Permanents for curling straight hair were introduced in the early 20th century. Remember, Then the active ingredient in no lye relaxers is often calcium or potassium hydroxide or guanidinium hydroxide. In every case, the consumer lost hair. With that said, this mixture is less caustic than a 'lye based' relaxer but poses similar dangers scalp and skin burns and hair damage. A well-known fact that is. In accordance with documents obtained by EWG in response to a Freedom of Information Act request, between November 2008 and August 2010, FDA received at least five severe reports adverse effects after the use of nolye relaxers. Brazilian Blowout says the active ingredient in its new straightener is glycolic acid, derived from sugar cane.
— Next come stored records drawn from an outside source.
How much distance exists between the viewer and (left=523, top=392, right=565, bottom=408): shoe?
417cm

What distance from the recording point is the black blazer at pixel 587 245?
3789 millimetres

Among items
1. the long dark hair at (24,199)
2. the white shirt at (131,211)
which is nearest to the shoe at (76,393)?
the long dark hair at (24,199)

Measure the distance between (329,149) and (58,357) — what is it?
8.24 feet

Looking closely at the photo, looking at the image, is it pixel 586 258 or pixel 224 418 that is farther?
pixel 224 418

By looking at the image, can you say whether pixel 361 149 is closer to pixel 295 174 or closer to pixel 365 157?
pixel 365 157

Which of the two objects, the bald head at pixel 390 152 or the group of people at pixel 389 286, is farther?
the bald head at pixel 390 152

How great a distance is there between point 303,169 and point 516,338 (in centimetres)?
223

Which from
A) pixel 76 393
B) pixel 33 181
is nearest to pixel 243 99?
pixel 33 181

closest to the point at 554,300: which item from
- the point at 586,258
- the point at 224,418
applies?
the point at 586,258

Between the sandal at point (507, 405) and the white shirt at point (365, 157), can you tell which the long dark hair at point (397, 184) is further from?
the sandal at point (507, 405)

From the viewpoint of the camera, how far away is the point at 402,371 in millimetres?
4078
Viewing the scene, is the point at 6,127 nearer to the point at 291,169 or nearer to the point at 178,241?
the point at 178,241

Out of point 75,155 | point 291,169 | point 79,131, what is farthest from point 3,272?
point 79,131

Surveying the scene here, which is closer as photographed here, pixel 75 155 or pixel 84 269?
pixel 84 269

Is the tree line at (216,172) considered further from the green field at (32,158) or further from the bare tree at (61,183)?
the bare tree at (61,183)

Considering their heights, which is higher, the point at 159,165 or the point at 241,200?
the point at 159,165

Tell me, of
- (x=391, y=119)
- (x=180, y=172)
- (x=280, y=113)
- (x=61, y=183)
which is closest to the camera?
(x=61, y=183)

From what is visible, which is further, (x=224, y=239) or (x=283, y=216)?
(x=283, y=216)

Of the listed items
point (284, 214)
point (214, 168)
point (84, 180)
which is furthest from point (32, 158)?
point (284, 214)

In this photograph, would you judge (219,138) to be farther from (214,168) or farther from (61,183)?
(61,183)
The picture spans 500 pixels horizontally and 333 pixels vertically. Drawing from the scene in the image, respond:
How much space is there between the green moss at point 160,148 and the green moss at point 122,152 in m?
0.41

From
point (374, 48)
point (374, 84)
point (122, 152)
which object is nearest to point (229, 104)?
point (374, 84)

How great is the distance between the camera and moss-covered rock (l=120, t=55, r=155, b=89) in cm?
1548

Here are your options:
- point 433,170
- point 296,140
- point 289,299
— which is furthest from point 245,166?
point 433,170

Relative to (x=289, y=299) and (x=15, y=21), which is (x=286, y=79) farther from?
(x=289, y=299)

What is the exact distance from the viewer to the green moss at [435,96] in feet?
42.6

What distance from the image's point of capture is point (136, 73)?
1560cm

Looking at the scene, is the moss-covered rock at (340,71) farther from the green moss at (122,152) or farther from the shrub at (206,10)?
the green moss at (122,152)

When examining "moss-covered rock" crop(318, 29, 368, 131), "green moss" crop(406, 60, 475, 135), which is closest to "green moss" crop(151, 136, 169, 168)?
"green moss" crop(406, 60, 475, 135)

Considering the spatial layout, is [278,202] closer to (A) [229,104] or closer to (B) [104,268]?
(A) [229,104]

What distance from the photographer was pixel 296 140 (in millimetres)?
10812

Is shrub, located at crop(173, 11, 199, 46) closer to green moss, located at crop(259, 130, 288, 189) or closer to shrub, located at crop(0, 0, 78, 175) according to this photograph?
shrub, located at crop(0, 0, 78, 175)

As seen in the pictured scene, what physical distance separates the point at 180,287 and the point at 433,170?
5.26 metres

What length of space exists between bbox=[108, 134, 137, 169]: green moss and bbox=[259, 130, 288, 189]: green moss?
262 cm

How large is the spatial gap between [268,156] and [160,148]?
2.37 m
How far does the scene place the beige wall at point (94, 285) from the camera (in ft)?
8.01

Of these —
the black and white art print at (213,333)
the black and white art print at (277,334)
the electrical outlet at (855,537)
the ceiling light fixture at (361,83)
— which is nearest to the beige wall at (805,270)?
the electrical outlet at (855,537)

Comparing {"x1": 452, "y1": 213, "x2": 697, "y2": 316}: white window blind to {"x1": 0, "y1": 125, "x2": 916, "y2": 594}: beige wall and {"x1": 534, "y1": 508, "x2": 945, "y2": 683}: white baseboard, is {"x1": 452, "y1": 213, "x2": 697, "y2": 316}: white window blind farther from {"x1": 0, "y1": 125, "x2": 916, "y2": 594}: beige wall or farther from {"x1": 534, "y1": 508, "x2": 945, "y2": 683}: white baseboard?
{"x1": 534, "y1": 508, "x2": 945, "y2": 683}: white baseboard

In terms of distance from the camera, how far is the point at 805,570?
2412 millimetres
Sulfites and bisulfites can break the hair's sulfide bond.
They are common in 'home use' products.
These chemicals react a lot more slowly with hair than the ammonium thioglycolate used in Japanese straighteners and are less irritating to the skin. Consequently, hair straighteners work by rearranging the chemical bonding within hair. They claim results last 12 weeks or longer. Usually, brazilian Blowout and similar popular chemical hair straighteners rely on a combination of formaldehyde and keratin. Did you hear of something like this before? While transforming curly hair to flat, by blowing saturated hair dry and compressing it with a flat iron, the stylist accelerates the cross linking reaction. Formaldehyde molecules diffuse into the hair and cross link strands of keratin and crosslink new keratin with the keratin in the customer's hair. First solution breaks the hair's disulfide bond.
Fixative remakes the chemical bond in the new position. Permanent solutions can curl or straighten hair, determined by the hair is styled when they are applied. On its website the company claims that the product straightens the hair as effectively as its formaldehyde based formulations.